Try it:
Each entry should appear in the answer exactly as written.

Record extracts:
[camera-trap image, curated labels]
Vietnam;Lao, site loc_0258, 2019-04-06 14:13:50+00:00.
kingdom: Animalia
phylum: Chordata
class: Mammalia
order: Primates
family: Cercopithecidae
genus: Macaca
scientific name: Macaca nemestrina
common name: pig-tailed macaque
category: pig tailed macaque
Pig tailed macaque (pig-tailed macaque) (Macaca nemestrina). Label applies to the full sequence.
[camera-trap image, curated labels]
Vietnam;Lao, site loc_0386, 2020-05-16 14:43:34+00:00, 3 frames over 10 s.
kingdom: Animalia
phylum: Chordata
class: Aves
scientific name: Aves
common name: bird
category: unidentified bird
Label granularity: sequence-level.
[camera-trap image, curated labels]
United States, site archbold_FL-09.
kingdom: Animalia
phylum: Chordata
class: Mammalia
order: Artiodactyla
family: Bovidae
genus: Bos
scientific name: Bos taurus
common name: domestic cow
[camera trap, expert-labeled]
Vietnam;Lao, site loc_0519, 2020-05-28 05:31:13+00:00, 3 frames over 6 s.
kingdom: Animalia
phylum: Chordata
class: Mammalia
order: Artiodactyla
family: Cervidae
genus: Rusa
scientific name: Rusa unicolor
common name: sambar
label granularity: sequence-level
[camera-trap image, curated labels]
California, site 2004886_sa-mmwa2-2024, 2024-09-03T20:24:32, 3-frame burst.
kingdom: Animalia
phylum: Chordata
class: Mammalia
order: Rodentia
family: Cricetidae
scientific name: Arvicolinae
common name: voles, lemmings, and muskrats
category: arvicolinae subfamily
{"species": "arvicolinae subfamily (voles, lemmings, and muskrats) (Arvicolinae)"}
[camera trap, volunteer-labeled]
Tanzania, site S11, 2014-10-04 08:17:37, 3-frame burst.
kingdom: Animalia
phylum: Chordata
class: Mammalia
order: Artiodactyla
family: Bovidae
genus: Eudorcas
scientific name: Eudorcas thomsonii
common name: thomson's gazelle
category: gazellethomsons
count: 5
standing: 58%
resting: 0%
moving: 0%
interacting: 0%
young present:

Your solution:
[camera-trap image, curated labels]
Vietnam;Lao, site loc_0258, 2019-04-06 14:13:50+00:00.
kingdom: Animalia
phylum: Chordata
class: Mammalia
order: Primates
family: Cercopithecidae
genus: Macaca
scientific name: Macaca nemestrina
common name: pig-tailed macaque
category: pig tailed macaque
Pig tailed macaque (pig-tailed macaque) (Macaca nemestrina). Label applies to the full sequence.
[camera-trap image, curated labels]
Vietnam;Lao, site loc_0386, 2020-05-16 14:43:34+00:00, 3 frames over 10 s.
kingdom: Animalia
phylum: Chordata
class: Aves
scientific name: Aves
common name: bird
category: unidentified bird
Label granularity: sequence-level.
[camera-trap image, curated labels]
United States, site archbold_FL-09.
kingdom: Animalia
phylum: Chordata
class: Mammalia
order: Artiodactyla
family: Bovidae
genus: Bos
scientific name: Bos taurus
common name: domestic cow
[camera trap, expert-labeled]
Vietnam;Lao, site loc_0519, 2020-05-28 05:31:13+00:00, 3 frames over 6 s.
kingdom: Animalia
phylum: Chordata
class: Mammalia
order: Artiodactyla
family: Cervidae
genus: Rusa
scientific name: Rusa unicolor
common name: sambar
label granularity: sequence-level
[camera-trap image, curated labels]
California, site 2004886_sa-mmwa2-2024, 2024-09-03T20:24:32, 3-frame burst.
kingdom: Animalia
phylum: Chordata
class: Mammalia
order: Rodentia
family: Cricetidae
scientific name: Arvicolinae
common name: voles, lemmings, and muskrats
category: arvicolinae subfamily
{"species": "arvicolinae subfamily (voles, lemmings, and muskrats) (Arvicolinae)"}
[camera trap, volunteer-labeled]
Tanzania, site S11, 2014-10-04 08:17:37, 3-frame burst.
kingdom: Animalia
phylum: Chordata
class: Mammalia
order: Artiodactyla
family: Bovidae
genus: Eudorcas
scientific name: Eudorcas thomsonii
common name: thomson's gazelle
category: gazellethomsons
count: 5
standing: 58%
resting: 0%
moving: 0%
interacting: 0%
young present:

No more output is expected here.